The World Health Organization is getting a lot of attention these days, and rightfully so. The organization is an independent body of the United Nations system responsible “for providing leadership on global health matters, shaping the health research agenda, setting norms and standards, articulating evidence-based policy options, providing technical support to countries and monitoring and assessing health trends.” Its 193 member states form the WHO’s governing body, called the “World Health Assembly” that meets every May. The WHO’s director general is Dr. Margaret Chan of Hong Kong/China/Canada.
The last time the WHO got this much play in the press was amidst the 2003 SARs outbreak, which affected people from Hong Kong to Toronto. Back then, the WHO was largely forced to improvise its way through the crisis–and did so successfully. The experience, however, lead member states to devise a more formal regulatory framework for dealing with similar situations in the future. So, in 2005, the World Health Organization passed a sweeping set of reforms called the 2005 International Health Regulations, which set mandatory procedures by which member states and the WHO would respond to sudden international public health emergencies. The Swine Flu outbreak is the first major test of the new system.
Julie Fischer, head of the Henry L. Stimson Center’s Global Health Security program, offered a quick assessment (via email) of how the newly empowered WHO is responding to the crisis.

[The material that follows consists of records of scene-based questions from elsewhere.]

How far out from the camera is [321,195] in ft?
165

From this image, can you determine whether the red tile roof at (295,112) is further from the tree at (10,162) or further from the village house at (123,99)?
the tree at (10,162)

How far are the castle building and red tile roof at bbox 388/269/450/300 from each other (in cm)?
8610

Thus far, the system seems to be working as planned. The only immediately apparent concern is what appears to have been an unnecessary delay in intraregional communications among the U.S., Mexico, and Canada, which reflects both bilateral/trilateral communications issues but also calls into question whether [Pan-American Health Organization], the regional WHO office, served its role adequately. That would not be an issue of WHO reform, but more of staffing and function.
So, it would seem that formal frameworks for international cooperation are a net plus when it comes to responding to these types of emergencies.